Philadelphia: a city I liked more than cream cheese

Philadelphia was next, just a two-hour bus ride from New York. At five days, it was the longest stint of anywhere on the trip after a friend told us there were hammocks by the river. We were sold, and within a day were already planning to move there.


We stayed in Fishtown, known to locals for being madly trendy and fun at a weekend. Like much of Philly, it was strangely sparse but full of life after about 6pm. Our wonderful Airbnb hosts were Jensen and Tim, an actor and a nurse. They welcomed us into their home with love and two sensational dogs, Baby and Fin.


Despite an invitation to Philly’s best drag night, New York had tired us out, so we headed to the nearby Northern Liberties suburb for dinner and had a Thai dinner that I’m still thinking about a month later: the vegan salad itself was admittedly uninspiring, but Circles served it lathered in a spicy peanut dressing so creamy and rich, with a kick better than Beckham’s, that I ordered it again a few evenings later.

On Friday morning, we brunched at Sabrina’s Cafe in Bella Vista, Philly’s Little Italy. Feeling fresh and sitting in the sunny street underneath the trees, I had bacon, eggs and coffee while Kev tackled a huevos rancheros extravaganza. To our left, two ageing ladies were powering through a bottle of Stolly, taking advantage of Philly’s BYO tradition with virgin Bloody Marys on tap. To our right, a recovering alcoholic told his woeful story very loudly to his friend. It all made sense.


We covered most of the city on foot that day, strolling through the Old City to all the historical landmarks and even hitting up a chemistry museum for Kevin. An old couple approached us, asking where a particularly famous ice cream parlour was, and Kevin shed real tears after telling them she didn’t know. Upon finding said parlour five minutes later, she stifled a horribly audible sob.

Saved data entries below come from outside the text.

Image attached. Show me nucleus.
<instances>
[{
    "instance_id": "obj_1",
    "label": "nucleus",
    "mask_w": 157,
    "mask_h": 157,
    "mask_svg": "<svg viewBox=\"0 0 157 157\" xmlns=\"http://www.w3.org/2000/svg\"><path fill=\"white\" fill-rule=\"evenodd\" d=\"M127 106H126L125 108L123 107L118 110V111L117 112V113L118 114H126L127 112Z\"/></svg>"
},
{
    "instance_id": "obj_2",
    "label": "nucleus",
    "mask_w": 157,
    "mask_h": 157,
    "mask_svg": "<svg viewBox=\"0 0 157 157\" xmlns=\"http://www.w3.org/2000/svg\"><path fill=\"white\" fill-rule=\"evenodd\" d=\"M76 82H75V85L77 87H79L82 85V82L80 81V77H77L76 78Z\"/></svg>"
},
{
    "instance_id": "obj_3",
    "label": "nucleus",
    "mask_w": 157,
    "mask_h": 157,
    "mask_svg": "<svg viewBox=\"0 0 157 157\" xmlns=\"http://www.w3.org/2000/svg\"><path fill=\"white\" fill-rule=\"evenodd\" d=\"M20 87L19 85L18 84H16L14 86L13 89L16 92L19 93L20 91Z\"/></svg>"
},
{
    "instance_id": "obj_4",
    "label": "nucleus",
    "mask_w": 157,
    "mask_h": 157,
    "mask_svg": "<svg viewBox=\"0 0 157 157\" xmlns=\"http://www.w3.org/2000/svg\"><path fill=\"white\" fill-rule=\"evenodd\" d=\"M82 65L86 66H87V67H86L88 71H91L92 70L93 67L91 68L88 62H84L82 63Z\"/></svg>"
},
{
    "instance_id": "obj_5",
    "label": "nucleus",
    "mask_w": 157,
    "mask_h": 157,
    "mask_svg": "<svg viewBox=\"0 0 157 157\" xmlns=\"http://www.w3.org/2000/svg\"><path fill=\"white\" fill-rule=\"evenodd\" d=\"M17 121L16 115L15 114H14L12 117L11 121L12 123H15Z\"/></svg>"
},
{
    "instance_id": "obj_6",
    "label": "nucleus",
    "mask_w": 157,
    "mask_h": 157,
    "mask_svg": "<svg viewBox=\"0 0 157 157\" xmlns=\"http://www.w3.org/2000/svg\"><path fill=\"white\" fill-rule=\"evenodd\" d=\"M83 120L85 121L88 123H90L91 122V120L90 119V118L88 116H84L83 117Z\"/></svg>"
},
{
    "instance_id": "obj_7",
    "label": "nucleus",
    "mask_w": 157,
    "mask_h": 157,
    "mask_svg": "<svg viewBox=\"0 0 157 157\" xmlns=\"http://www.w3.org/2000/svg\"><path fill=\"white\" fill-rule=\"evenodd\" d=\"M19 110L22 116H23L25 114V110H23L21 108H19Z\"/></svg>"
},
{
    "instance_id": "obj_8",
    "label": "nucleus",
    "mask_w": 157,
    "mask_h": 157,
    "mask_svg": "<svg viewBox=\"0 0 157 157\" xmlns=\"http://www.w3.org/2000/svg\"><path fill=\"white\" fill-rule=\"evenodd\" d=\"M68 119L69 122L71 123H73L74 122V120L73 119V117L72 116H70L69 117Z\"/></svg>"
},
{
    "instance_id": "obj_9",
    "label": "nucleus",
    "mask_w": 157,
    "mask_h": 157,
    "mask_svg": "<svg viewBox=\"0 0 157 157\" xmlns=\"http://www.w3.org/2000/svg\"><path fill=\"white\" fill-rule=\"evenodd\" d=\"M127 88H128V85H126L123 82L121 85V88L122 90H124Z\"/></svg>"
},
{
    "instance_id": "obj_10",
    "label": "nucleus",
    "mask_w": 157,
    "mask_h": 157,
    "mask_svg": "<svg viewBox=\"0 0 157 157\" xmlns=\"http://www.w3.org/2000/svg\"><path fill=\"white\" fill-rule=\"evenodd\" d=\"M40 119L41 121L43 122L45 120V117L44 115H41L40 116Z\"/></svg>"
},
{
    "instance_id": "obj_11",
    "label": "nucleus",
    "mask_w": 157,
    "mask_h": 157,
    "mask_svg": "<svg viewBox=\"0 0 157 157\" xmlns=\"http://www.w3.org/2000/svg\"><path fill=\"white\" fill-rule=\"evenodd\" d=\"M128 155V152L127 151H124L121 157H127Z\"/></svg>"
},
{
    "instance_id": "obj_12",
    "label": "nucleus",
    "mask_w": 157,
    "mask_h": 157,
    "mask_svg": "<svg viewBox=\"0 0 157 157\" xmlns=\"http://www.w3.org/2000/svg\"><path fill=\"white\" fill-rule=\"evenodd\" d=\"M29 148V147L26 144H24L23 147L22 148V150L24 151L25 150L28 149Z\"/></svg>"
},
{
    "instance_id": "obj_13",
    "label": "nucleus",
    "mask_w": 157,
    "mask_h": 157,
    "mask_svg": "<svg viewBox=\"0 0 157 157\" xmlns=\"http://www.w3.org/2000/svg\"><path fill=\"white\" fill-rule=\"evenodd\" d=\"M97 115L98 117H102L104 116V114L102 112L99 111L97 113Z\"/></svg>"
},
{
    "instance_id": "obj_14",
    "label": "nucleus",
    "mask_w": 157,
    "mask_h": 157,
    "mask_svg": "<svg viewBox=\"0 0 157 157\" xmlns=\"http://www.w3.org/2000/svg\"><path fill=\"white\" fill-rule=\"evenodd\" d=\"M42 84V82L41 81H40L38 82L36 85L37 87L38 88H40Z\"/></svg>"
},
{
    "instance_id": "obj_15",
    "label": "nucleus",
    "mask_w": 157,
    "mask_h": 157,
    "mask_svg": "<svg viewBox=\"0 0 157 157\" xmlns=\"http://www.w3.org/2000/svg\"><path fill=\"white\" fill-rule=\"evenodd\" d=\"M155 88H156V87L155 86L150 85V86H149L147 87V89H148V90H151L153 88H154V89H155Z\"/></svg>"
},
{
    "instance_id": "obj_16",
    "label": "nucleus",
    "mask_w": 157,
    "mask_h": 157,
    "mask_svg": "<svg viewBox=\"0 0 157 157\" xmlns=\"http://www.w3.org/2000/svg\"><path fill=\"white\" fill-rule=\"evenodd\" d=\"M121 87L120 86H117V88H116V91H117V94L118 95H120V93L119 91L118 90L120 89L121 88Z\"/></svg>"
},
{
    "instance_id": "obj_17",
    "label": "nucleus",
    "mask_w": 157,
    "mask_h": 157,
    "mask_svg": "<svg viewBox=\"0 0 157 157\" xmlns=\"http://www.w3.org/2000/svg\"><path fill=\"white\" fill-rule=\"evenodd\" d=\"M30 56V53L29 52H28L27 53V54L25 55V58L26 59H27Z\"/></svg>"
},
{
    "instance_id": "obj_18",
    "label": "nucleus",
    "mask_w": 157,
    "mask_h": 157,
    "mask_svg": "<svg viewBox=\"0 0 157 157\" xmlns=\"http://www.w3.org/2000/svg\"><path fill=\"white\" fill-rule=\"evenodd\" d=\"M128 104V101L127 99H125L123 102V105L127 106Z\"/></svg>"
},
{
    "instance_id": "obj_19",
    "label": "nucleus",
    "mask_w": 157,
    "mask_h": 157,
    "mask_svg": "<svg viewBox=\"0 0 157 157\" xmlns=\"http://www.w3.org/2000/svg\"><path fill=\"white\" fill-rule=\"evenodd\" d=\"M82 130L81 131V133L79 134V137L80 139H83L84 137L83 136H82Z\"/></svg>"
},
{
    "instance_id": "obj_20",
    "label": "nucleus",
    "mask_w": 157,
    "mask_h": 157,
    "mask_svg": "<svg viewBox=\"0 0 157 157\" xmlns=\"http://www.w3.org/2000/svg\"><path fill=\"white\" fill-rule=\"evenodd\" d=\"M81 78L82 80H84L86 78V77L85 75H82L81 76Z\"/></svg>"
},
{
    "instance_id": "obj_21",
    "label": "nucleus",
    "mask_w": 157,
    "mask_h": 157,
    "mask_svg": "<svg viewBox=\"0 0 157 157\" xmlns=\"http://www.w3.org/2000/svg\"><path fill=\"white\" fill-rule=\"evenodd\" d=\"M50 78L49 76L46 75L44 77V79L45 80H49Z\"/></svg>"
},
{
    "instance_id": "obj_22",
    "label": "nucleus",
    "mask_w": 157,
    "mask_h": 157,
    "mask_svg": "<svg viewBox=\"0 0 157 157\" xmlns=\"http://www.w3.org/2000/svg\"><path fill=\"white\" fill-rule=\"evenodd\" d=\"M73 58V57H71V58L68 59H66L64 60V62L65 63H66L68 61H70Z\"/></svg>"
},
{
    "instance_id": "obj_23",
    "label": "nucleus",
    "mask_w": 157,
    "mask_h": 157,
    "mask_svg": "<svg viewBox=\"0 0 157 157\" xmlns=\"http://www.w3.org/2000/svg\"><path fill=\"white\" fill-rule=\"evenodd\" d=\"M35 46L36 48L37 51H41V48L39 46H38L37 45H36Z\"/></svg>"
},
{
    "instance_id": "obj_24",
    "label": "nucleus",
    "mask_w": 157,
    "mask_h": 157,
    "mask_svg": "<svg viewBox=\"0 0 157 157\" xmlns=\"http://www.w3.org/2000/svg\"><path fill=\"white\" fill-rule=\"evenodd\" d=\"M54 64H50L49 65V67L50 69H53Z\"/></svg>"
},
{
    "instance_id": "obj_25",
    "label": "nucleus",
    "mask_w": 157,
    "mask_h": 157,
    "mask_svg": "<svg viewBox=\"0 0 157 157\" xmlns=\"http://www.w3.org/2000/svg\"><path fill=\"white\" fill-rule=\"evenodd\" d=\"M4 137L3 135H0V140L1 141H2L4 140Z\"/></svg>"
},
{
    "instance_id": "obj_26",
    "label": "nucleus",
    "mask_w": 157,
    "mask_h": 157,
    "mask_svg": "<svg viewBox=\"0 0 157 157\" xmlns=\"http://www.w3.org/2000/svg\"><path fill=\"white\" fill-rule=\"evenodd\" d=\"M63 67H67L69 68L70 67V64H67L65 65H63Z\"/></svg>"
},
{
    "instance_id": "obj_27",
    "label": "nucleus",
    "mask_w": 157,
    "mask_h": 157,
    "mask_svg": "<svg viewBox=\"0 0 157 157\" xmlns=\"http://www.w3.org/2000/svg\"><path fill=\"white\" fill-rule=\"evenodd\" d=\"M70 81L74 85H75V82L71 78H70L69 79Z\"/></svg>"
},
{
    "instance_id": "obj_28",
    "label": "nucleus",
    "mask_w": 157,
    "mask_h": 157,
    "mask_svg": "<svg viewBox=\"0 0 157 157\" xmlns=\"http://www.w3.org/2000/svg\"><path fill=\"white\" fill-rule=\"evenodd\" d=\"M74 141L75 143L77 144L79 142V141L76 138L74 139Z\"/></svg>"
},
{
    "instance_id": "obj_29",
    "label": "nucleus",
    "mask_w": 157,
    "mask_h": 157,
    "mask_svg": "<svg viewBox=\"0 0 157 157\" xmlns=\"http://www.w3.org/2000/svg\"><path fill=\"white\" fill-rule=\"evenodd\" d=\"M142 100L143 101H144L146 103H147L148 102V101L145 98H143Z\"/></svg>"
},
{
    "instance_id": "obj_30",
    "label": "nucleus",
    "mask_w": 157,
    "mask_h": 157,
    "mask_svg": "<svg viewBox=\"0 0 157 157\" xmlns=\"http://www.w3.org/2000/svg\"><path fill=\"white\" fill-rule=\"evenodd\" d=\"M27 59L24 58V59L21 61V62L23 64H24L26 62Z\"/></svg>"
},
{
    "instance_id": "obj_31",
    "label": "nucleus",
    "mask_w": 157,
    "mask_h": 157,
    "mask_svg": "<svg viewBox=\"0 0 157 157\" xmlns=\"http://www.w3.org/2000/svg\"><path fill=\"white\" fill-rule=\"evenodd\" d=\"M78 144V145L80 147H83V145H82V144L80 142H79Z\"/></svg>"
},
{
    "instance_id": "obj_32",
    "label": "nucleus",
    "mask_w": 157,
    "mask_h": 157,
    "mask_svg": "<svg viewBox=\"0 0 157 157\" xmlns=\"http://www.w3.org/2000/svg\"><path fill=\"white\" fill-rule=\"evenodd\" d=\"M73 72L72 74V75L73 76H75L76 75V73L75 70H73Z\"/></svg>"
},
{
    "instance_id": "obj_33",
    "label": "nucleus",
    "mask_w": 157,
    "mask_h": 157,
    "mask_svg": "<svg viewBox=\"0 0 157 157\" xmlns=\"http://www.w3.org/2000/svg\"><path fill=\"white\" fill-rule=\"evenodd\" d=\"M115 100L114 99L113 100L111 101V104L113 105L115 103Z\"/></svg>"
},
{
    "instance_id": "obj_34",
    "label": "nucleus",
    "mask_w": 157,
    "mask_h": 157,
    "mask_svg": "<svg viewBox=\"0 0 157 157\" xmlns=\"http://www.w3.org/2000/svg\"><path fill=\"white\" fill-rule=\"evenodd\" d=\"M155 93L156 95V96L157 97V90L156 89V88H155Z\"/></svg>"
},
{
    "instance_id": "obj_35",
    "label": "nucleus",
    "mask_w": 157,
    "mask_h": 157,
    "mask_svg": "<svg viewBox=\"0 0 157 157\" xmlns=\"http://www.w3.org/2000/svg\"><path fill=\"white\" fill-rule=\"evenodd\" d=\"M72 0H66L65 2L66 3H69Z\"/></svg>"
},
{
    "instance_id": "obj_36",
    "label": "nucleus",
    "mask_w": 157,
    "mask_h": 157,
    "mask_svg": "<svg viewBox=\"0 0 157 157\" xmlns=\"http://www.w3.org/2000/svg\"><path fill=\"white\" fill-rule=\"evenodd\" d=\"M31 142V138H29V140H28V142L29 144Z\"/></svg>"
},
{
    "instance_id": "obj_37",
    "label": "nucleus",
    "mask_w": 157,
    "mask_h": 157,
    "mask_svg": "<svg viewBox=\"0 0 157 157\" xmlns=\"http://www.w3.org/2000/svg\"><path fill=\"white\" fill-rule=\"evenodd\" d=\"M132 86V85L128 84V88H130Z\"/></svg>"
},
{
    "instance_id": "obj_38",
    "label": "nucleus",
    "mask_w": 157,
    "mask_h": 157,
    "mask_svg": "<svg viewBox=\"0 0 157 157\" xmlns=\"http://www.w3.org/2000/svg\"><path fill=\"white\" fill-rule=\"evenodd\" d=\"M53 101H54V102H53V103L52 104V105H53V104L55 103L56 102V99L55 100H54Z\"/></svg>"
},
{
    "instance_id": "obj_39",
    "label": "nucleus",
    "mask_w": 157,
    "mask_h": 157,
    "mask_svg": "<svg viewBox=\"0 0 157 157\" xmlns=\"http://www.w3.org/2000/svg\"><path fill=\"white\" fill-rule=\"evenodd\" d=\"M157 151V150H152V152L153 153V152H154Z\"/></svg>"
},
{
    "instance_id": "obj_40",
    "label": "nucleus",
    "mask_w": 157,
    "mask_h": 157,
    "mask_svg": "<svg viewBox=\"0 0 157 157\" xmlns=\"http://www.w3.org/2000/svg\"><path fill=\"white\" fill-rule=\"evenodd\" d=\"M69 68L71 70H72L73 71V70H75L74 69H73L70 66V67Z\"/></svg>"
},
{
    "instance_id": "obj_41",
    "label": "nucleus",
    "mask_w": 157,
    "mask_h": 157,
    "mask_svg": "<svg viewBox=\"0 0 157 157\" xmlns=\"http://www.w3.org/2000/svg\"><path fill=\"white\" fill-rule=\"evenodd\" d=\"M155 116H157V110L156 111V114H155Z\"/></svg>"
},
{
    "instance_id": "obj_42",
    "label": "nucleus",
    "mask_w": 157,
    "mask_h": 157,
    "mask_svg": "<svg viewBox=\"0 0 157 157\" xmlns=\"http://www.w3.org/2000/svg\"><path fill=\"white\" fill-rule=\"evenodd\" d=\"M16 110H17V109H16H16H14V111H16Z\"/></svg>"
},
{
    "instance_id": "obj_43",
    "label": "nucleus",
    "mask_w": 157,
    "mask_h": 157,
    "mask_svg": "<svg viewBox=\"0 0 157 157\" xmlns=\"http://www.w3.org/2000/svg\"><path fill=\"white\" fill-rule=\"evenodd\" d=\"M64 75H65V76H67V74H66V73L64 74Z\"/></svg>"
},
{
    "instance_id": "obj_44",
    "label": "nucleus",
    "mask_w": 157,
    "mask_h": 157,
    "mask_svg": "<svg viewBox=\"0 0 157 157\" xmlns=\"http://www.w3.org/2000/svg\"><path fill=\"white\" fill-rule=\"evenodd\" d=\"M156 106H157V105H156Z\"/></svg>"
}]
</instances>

Jensen told us to come down to Woody’s, a huge club in the city’s Gayborhood where all the road signs in the area are marked with a rainbow. After stumbling across a mesmerising drag contest, we found Woody’s and proceeded to have the funnest, sweatiest night in years. Americans serve gin and tonic as a pint, by the way, and Jenson, who worked there, served them for free. The next day was difficult.


That evening, we recovered with fro-yo and a veggie sub at Campo’s in the old city before returning to Fishtown for a couple of beers at Bottle Bar East, a genius spot that offers a full bottle shop service within a bar.


We retraced our steps on our final day, perusing the historical sights and sounds. When it came to take the bus on to Washington, it was with a heavy heart that we left our new favourite American city.